→ Dataset excerpts:
────────────────────

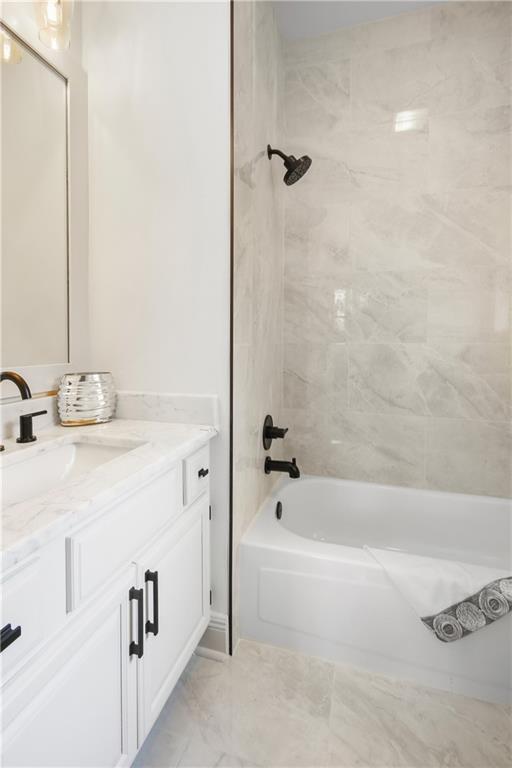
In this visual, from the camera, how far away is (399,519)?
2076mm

────────────────────

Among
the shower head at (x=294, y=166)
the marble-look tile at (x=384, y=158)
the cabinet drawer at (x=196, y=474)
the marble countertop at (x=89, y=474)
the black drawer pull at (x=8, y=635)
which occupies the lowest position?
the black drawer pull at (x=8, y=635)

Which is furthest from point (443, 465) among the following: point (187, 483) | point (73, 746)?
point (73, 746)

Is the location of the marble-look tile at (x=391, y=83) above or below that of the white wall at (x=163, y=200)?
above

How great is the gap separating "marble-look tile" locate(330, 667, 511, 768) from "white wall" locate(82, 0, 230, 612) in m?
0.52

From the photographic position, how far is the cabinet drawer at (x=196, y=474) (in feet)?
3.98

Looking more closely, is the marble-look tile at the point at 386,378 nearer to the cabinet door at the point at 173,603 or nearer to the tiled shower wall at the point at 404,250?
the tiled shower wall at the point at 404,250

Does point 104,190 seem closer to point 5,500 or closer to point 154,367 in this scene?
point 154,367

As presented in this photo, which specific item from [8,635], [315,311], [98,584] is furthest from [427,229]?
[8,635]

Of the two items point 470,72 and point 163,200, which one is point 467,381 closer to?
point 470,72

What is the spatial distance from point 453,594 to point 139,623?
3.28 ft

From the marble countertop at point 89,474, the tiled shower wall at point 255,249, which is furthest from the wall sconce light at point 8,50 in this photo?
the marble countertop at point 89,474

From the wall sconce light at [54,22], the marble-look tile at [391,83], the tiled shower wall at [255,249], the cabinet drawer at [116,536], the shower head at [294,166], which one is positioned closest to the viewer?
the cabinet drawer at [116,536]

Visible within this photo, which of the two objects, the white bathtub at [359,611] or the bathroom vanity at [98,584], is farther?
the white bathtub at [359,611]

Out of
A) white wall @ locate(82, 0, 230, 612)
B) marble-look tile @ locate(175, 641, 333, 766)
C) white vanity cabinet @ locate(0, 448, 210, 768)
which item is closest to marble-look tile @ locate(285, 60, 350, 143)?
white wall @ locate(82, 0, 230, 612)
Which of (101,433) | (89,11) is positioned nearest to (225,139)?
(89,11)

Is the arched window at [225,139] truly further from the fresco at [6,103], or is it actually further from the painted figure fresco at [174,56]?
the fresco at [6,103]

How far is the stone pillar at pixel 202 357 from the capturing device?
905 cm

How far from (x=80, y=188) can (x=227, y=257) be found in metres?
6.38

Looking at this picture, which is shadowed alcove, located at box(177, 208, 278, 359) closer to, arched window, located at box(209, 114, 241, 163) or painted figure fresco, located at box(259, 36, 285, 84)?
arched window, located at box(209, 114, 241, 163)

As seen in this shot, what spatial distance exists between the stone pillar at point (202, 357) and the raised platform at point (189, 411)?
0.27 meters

────────────────────

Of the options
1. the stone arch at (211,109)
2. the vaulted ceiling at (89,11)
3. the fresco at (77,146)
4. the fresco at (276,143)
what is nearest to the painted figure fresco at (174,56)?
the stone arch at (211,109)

────────────────────

→ What you will do:
Count the lines in the records above that contain the string "stone", and reply with only that number.

→ The solution:
4